"peering" unbound servers together

Graham_Beneke · April 19, 2013, 3:52pm

I've been trying to figure out for a while what potential optimizations
may be possible on DNS resolvers the have high latency (50+ ms) to the
typical locations of authoritative servers in the USA and EU.

I could cluster them together in a parent-child arrangement in order to
get the maximum sharing of cached answers. This does however introduce
an undesirable upstream point of failure.

I was then thinking that the following process may yield an improvement:

A query is received from a stub resolver for which an answer is not
immediately available from the local cache. The resolver first forwards
this query to a neighbor resolver (hoping for a cache hit) and then
directly after that (or delayed by ~10 ms) begins its own full recursion.

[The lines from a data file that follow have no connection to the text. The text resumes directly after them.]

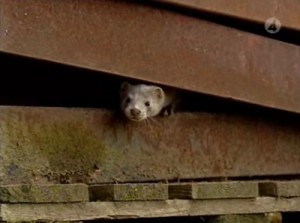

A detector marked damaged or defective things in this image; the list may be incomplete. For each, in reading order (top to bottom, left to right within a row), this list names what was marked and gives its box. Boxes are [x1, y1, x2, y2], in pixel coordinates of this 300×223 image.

rusty metal beam [158, 0, 300, 30]
rusty metal beam [0, 0, 300, 113]
rusty metal beam [0, 106, 300, 185]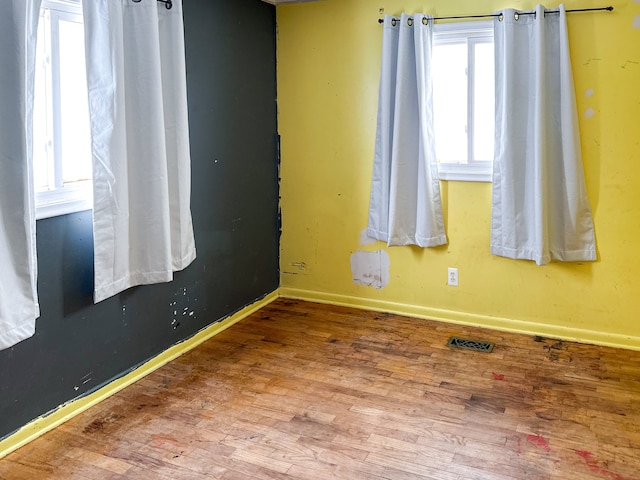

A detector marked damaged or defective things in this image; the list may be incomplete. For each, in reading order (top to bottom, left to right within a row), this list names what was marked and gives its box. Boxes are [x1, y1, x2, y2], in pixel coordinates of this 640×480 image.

peeling paint [358, 228, 378, 246]
peeling paint [350, 249, 390, 290]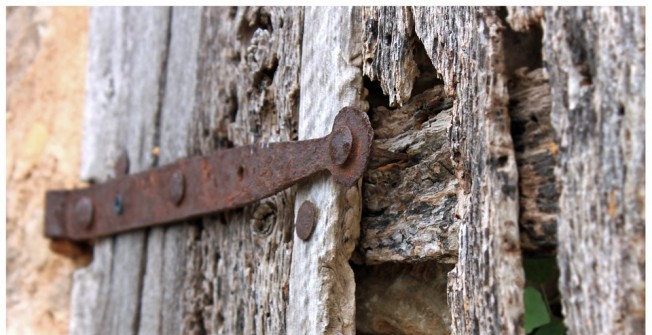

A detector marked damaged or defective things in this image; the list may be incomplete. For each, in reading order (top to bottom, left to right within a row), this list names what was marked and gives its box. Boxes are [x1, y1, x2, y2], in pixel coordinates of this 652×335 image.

We end up with 2 (or more) resolvers all racing to get to the answer
first. Whichever answer (neighbor or authoritative) is returned to the
original server first is then cached and returned to the stub.

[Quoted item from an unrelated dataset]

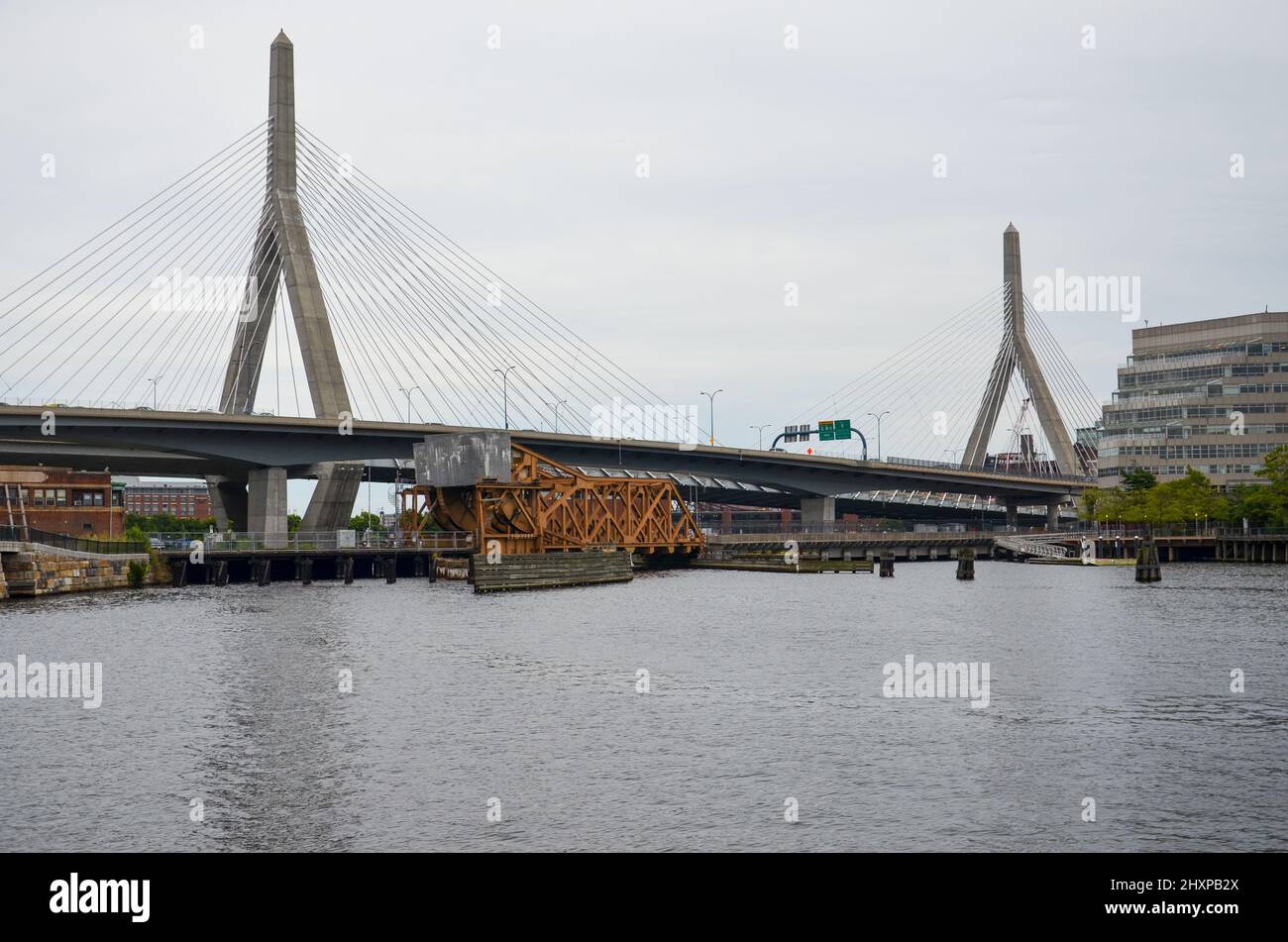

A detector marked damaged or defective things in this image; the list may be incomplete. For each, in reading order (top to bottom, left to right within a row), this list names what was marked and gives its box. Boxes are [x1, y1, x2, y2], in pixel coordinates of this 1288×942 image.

rusty orange steel truss [401, 442, 705, 556]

This does mean that neighbor resolvers are potentially both doing the
same recursion at the same time but I'm not too worried about this. It
has the side effect of filling both caches with a valid answer which I
consider a good thing. The primary objective is the fastest possible
responses to the stub resolvers.

I don't see any immediately obvious way to build a configuration that
will do this - have I missed something?

How difficult is it likely to be to build this capability into unbound?

Leen_Besselink · April 19, 2013, 6:52pm

I've been trying to figure out for a while what potential optimizations
may be possible on DNS resolvers the have high latency (50+ ms) to the
typical locations of authoritative servers in the USA and EU.

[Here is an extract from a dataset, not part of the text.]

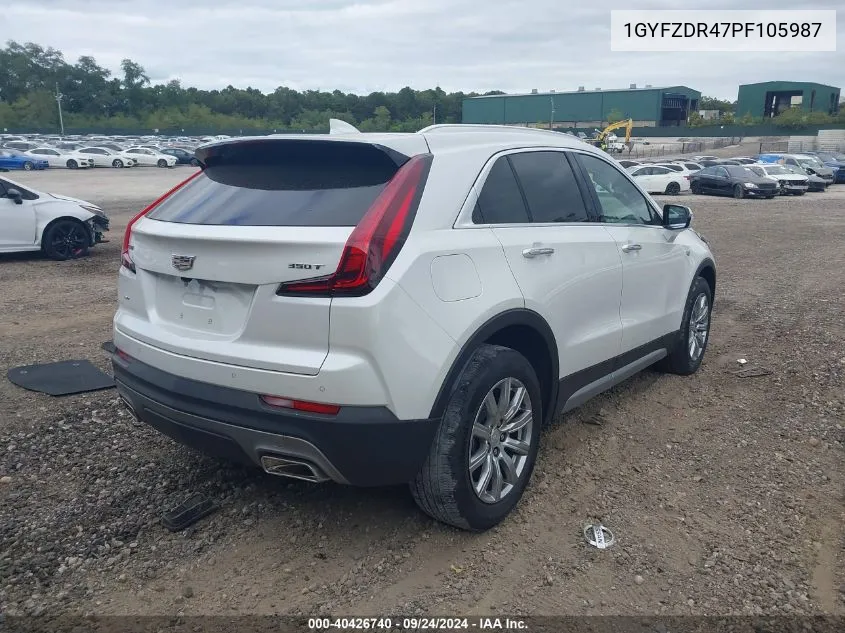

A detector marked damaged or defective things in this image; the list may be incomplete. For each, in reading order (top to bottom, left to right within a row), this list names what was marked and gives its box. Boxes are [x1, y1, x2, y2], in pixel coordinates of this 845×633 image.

I could cluster them together in a parent-child arrangement in order to
get the maximum sharing of cached answers. This does however introduce
an undesirable upstream point of failure.

I was then thinking that the following process may yield an improvement:

A query is received from a stub resolver for which an answer is not
immediately available from the local cache. The resolver first forwards
this query to a neighbor resolver (hoping for a cache hit) and then
directly after that (or delayed by ~10 ms) begins its own full recursion.

We end up with 2 (or more) resolvers all racing to get to the answer
first. Whichever answer (neighbor or authoritative) is returned to the
original server first is then cached and returned to the stub.

This does mean that neighbor resolvers are potentially both doing the
same recursion at the same time but I'm not too worried about this. It
has the side effect of filling both caches with a valid answer which I
consider a good thing. The primary objective is the fastest possible
responses to the stub resolvers.

I don't see any immediately obvious way to build a configuration that
will do this - have I missed something?

I've also been thinking how certain things could be improved.

The reason for it was different, to reduce the number of queries being send to DNSBL
nameservers.

If you'd want to build something similar you'll probably have to do what, I
think, OpenDNS and Google Public DNS are doing.

Which is to create a shared cache.

I guess it is a bit like large websites use memcached.

This prevents having to send multiple of the same queries from different recursors
and in the ideal case you can replicate that cache information to different regions
as well.

What they also do to lower the latency of a request from a stub is to send a new
query for cached records which should be removed from the cache because the DNS TTL
is timing out.

If you do this for stubs in different regions you should probably also have an
implementation which supports EDNS client subnet.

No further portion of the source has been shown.